I MUST ALSO SEND MY SPECIAL THANKS to whoever sent me the one about rat crap in the glue on envelopes because I now have to use a wet sponge with every envelope that needs sealing.

ALSO, now I have to scrub the top of every can I open for the same reason.

I no longer have any savings because I gave it to a sick girl (Penny Brown) who is about to die for the 1,387,258th time.

I no longer have any money, but that will change once I receive the $15,000 that Bill Gates/Microsoft and AOL are sending me for participating in their special e-mail program.

I no longer worry about my soul because I have 363,214 angels looking out for me, and St. Theresas Novena has granted my every wish.

I cant have a drink in a bar because Ill wake up in a bathtub full of ice with my kidneys gone.

I cant eat at KFC because their chickens are actually horrible mutant freaks with no eyes, feet or feathers.

I cant use cancer-causing deodorants even though I smell like a water buffalo on a hot day.

THANKS TO ALL OF YOU I have learned that my prayers only get answered if I forward an e-mail to seven of my friends and make a wish within five minutes.

BECAUSE OF YOUR CONCERN, I no longer drink Coca Cola because it can remove toilet stains.

I no longer buy gas without taking someone along to watch the car so a serial killer doesnt crawl in my back seat when Im filling up.

I no longer drink Pepsi or Fanta since the people who make these products are atheists who refuse to put Under God on their cans.

I no longer use Cling Wrap in the microwave because it causes seven different types of cancer.

AND THANKS FOR LETTING ME KNOW I cant boil a cup of water in the microwave anymore because it will blow up in my face.. Disfiguring me for life.

I no longer go to the movies because I could be pricked with a needle infected with AIDS when I sit down

I no longer go to shopping malls because someone will drug me with a perfume sample and rob me.

I no longer receive packages from UPS or Fed Ex since they are actually Al Qaeda agents in disguise. And I no longer answer the phone because someone will ask me to dial a number for which I will get a phone bill with calls to Jamaica , Uganda , Singapore , and Uzbekistan

I no longer buy cookies from Neiman-Marcus since I now have their recipe.

THANKS TO YOU I cant use anyones toilet but mine because a big black snake could be lurking under the seat and cause me instant death when it bites my ass.

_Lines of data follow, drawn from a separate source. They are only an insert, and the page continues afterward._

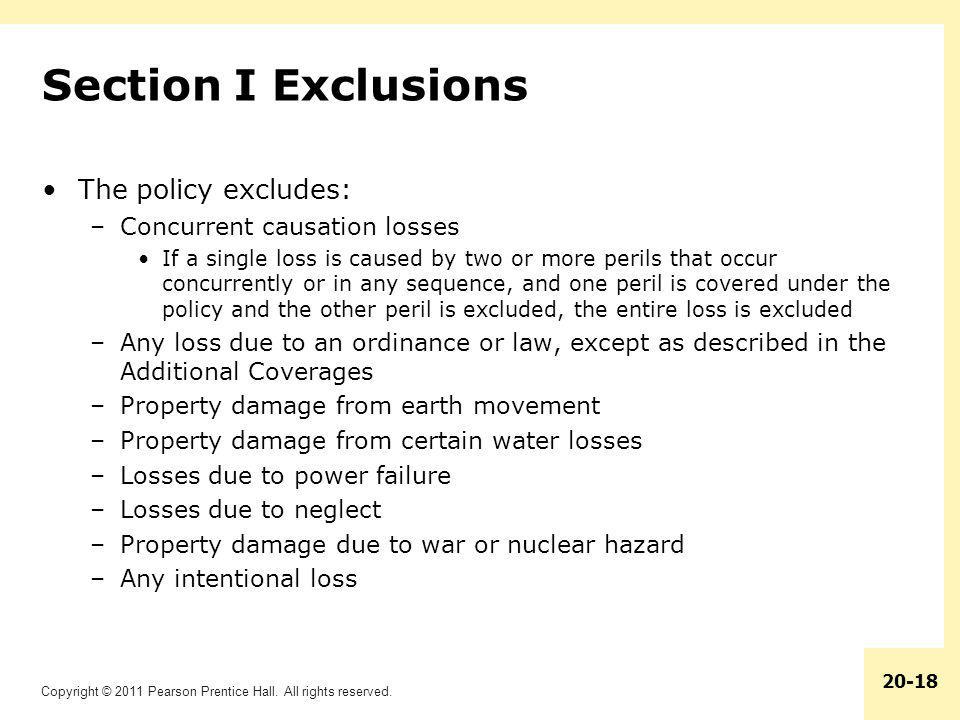 Section I Exclusions The policy excludes: Concurrent causation losses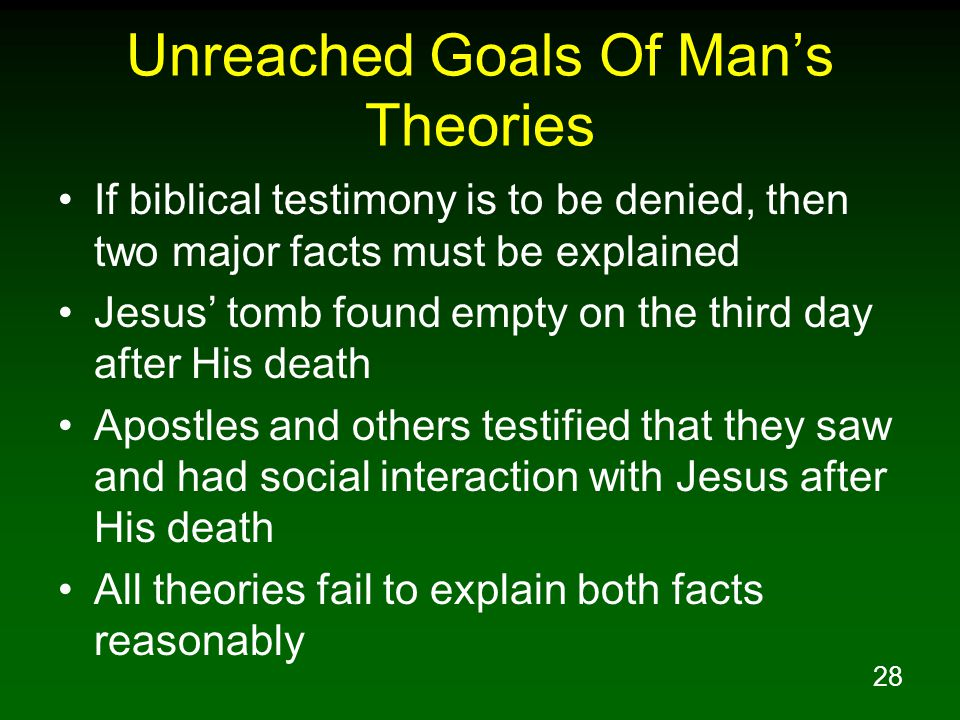 28 Unreached Goals Of Man's Theories If biblical testimony is to be denied, then two major facts must be explained Jesus' tomb found empty on the thir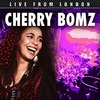 #0140) LIVE FROM LONDON / THE CHERRY BOMBZ 【2005年リリース】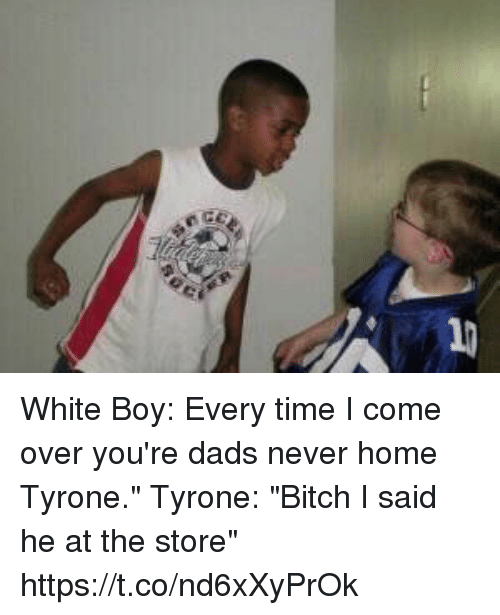"Bitch, Come Over, and Funny: White Boy: Every time I come over you're dads never home Tyrone.""  Tyrone: ""Bitch I said he at the store"" https://t.co/nd6xXyPrOk"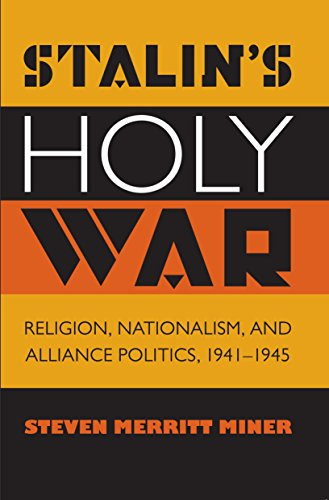 9781469614946: Stalin's Holy War: Religion, Nationalism, and Alliance Politics, 1941-1945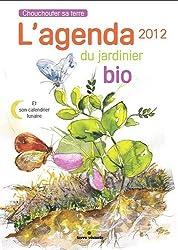 L'agenda du jardinier bio 2012 : Et son calendrier lunaire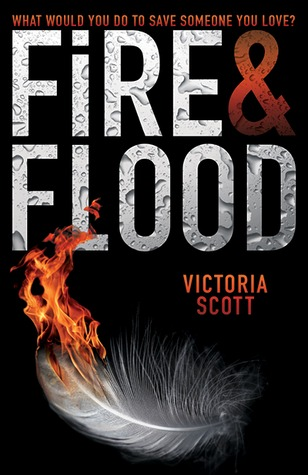 Fire and Flood by Victoria Scott REVIEW !!!!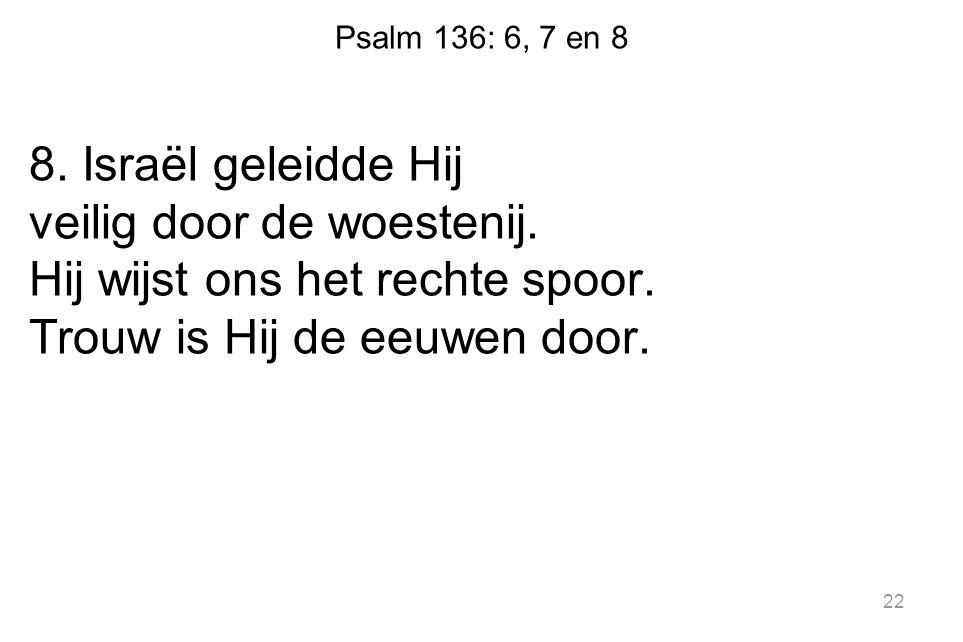Psalm 136: 6, 7 en 8 8. Israël geleidde Hij veilig door de woestenij. Hij wijst ons het rechte spoor. Trouw is Hij de eeuwen door. 22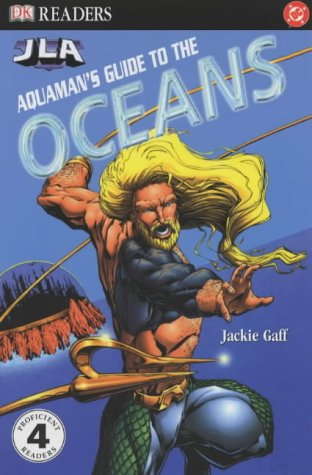 9781405304269: Aquaman's Guide to the Ocean (Justice League of America Reader)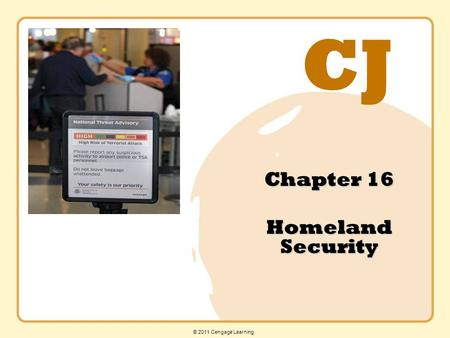 CJ © 2011 Cengage Learning Chapter 16 Homeland Security.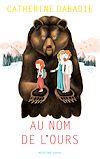Télécharger le livre :  Au nom de l'ours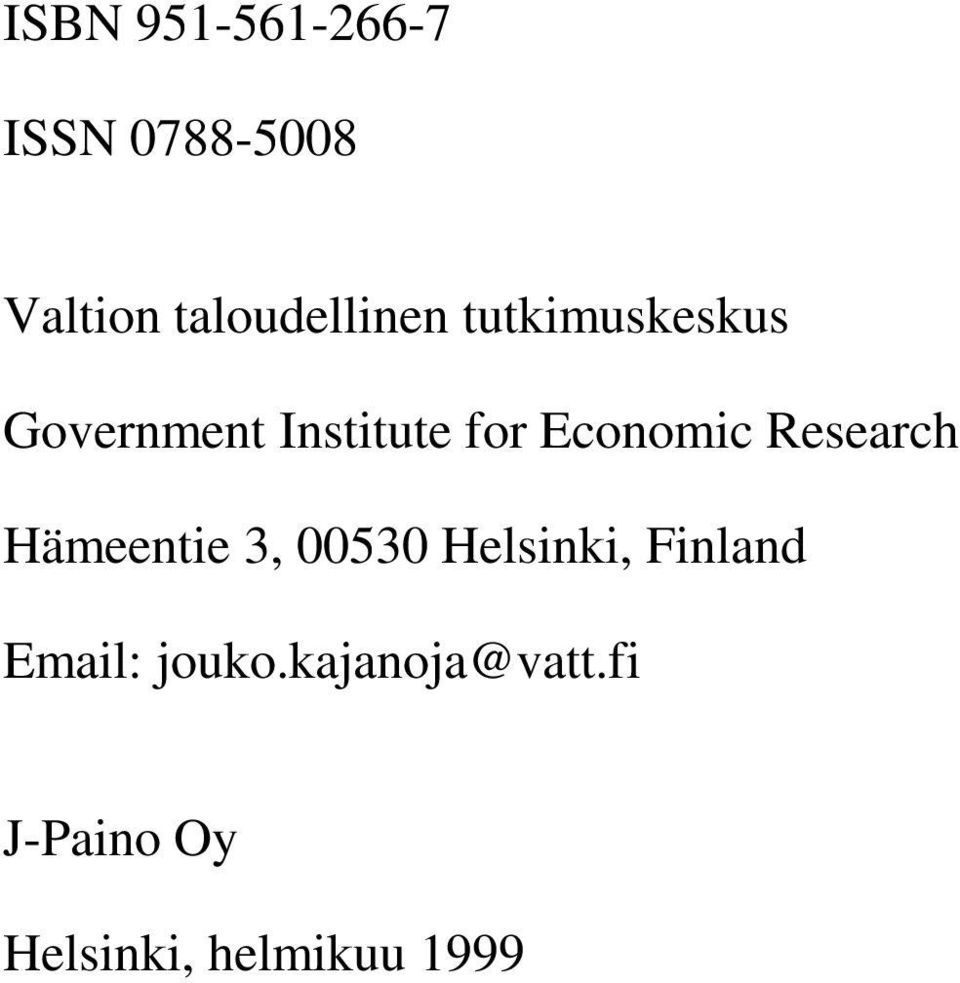 Economic Research Hämeentie 3, 00530 Helsinki,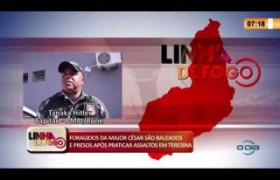 LINHA DE FOGO 14 02 2020 FORAGIDOS DA MAJOR CÉSAR SÃO PRESOS APÓS PRATICAR ASSALTOS EM TERESINA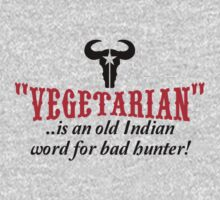 """""""vegetarian"""" is an old word for bad hunter T-Shirt"""
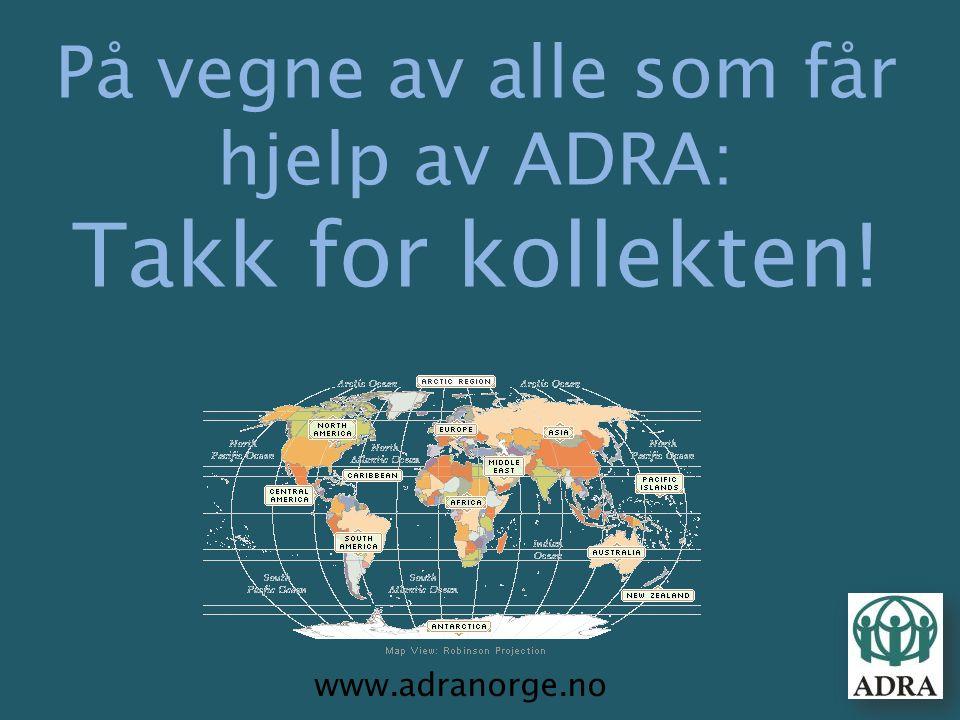 På vegne av alle som får hjelp av ADRA: Takk for kollekten! www.adranorge.no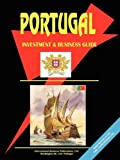 Portugal Investment and Business Guide, Usa Ibp, 073978708X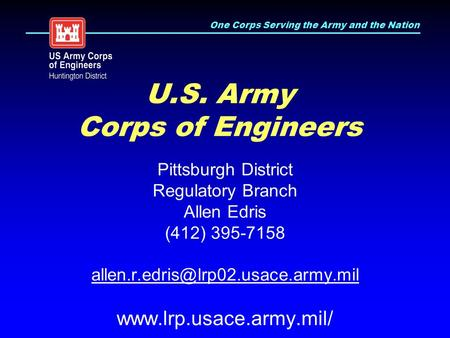 One Corps Serving the Army and the Nation U.S. Army Corps of Engineers Pittsburgh District Regulatory Branch Allen Edris (412) 395-7158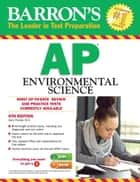 Barron's AP Environmental Science ebook by Gary S. Thorpe, M.S.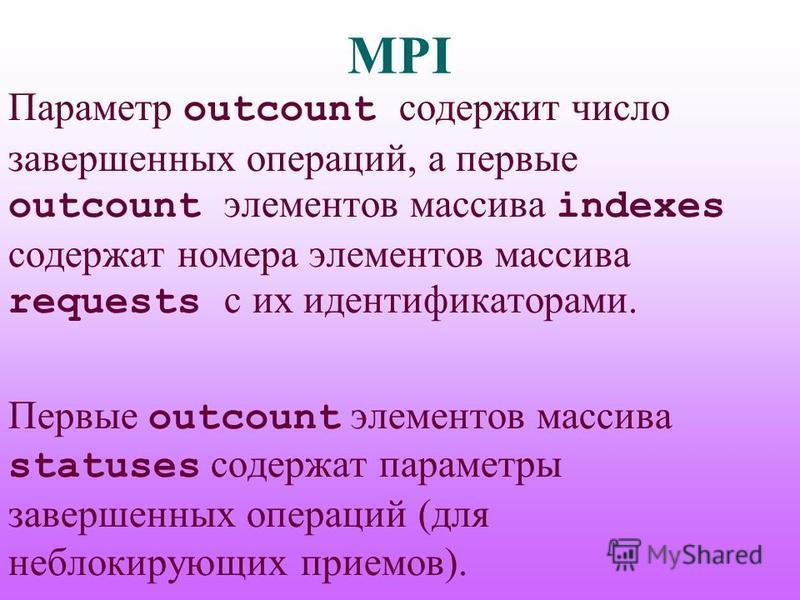 MPI Параметр outcount содержит число завершенных операций, а первые outcount элементов массива indexes содержат номера элементов массива requests с их идентификаторами. Первые outcount элементов массива statuses содержат параметры завершенных операци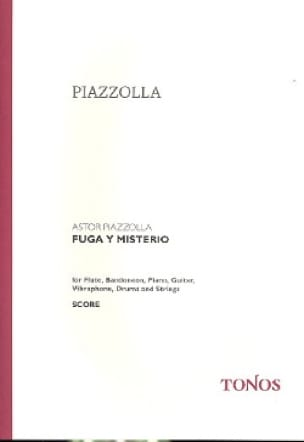 Fuga Y Misterio - Partitur - Astor Piazzolla - laflutedepan.com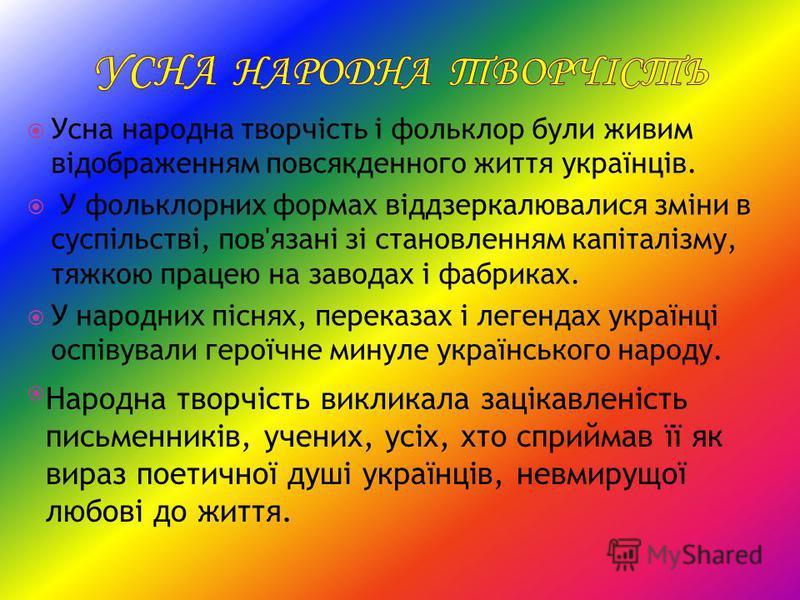 Усна народна творчість і фольклор були живим відображенням повсякденного життя українців. У фольклорних формах віддзеркалювалися зміни в суспільстві, пов'язані зі становленням капіталізму, тяжкою працею на заводах і фабриках. У народних піснях, перек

AND THANKS TO YOUR GREAT ADVICE I cant ever pick up a Toonie dropped in the parking lot because it probably was placed there by a sex molester waiting to grab me as I bend over..

I no longer drive my car because buying gas from some companies supports Al Qaeda, and buying gas from all the others supports South American dictators.

I cant do any gardening because Im afraid Ill get bitten by the Violin Spider and my hand will fall off.


If you dont send this e-mail to at least 144,000 people in the next 70 minutes, a large dove with diarrhea will land on your head at 5:00 p.m. tomorrow afternoon, and the fleas from 120 camels will infest your back, causing you to grow a hairy hump. I know this will occur because it actually happened to a friend of my next door neighbors ex-mother-in-laws second husbands cousins best friends beautician . . .


Oh, by the way.....

A German scientist from Argentina , after a lengthy study, has discovered that people with insufficient brain activity read their e-mail with their hand on the mouse.

Dont bother taking it off now, its too late.


PS: I now keep my toothbrush in the living room, because I was told by e-mail that water splashes over 6 ft. out of the toilet.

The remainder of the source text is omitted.